** Opening Information supplied block **

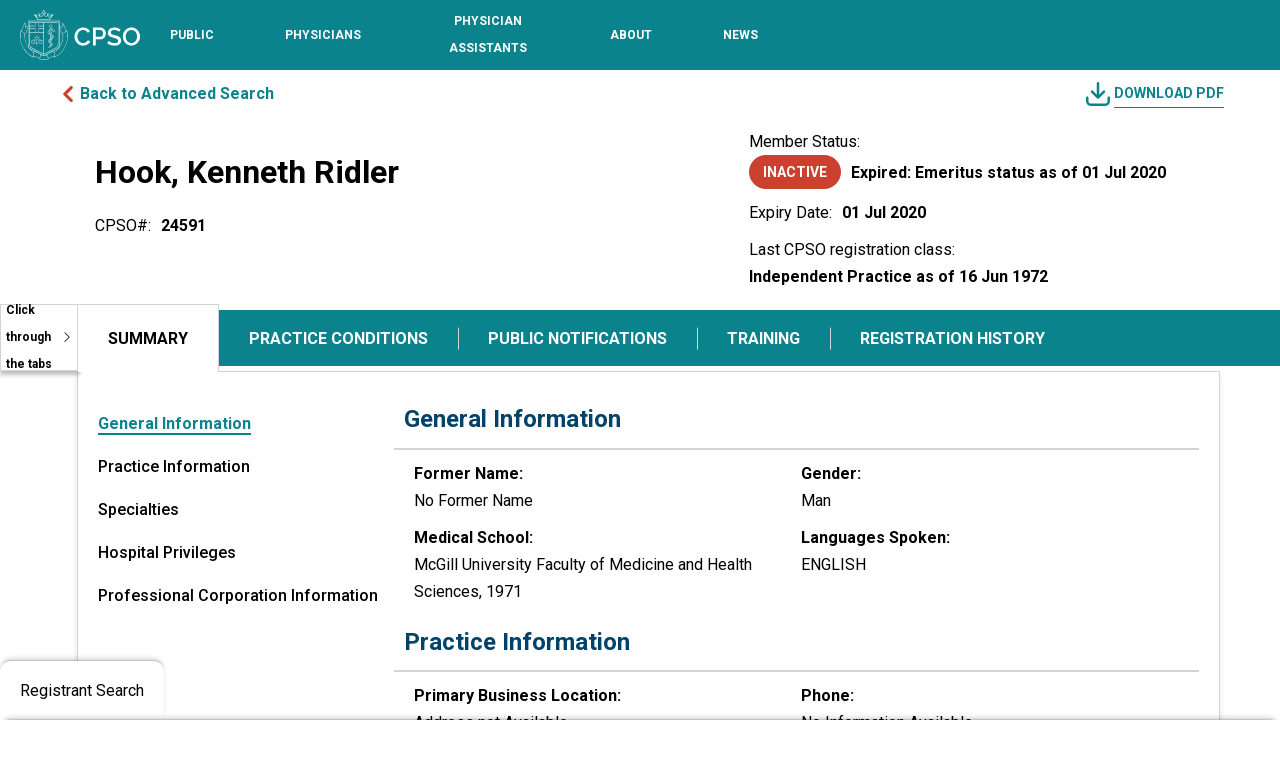

--- FILE ---
content_type: image/svg+xml
request_url: https://register.cpso.on.ca/back-to-top.svg
body_size: -10
content:
<svg xmlns="http://www.w3.org/2000/svg" width="48.32" height="48.32" viewBox="0 0 48.32 48.32"><defs><style>.a{fill:#fff;stroke:#007781;}.b,.c{fill:#00818b;}.c{font-size:13px;font-family:Roboto-Bold, Roboto;font-weight:700;}.d{stroke:none;}.e{fill:none;}</style></defs><g transform="translate(-1212.68 -742.18)"><g class="a" transform="translate(1212.68 742.18)"><rect class="d" width="48.32" height="48.32" rx="5"/><rect class="e" x="0.5" y="0.5" width="47.32" height="47.32" rx="4.5"/></g><path class="b" d="M5.282,6.855,0,1.573,1.573,0,5.282,3.708,8.99,0l1.573,1.573Z" transform="translate(1242.346 761.957) rotate(180)"/><text class="c" transform="translate(1223.917 778.34)"><tspan x="0" y="0">TOP</tspan></text></g></svg>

** Closing Information supplied block **

What is being asked:
Your answer must be an exact transcription of every entry, minus the pictures.

Answer for this exercise:
--- FILE ---
content_type: image/svg+xml
request_url: https://register.cpso.on.ca/back-to-top.svg
body_size: -10
content:
<svg xmlns="http://www.w3.org/2000/svg" width="48.32" height="48.32" viewBox="0 0 48.32 48.32"><defs><style>.a{fill:#fff;stroke:#007781;}.b,.c{fill:#00818b;}.c{font-size:13px;font-family:Roboto-Bold, Roboto;font-weight:700;}.d{stroke:none;}.e{fill:none;}</style></defs><g transform="translate(-1212.68 -742.18)"><g class="a" transform="translate(1212.68 742.18)"><rect class="d" width="48.32" height="48.32" rx="5"/><rect class="e" x="0.5" y="0.5" width="47.32" height="47.32" rx="4.5"/></g><path class="b" d="M5.282,6.855,0,1.573,1.573,0,5.282,3.708,8.99,0l1.573,1.573Z" transform="translate(1242.346 761.957) rotate(180)"/><text class="c" transform="translate(1223.917 778.34)"><tspan x="0" y="0">TOP</tspan></text></g></svg>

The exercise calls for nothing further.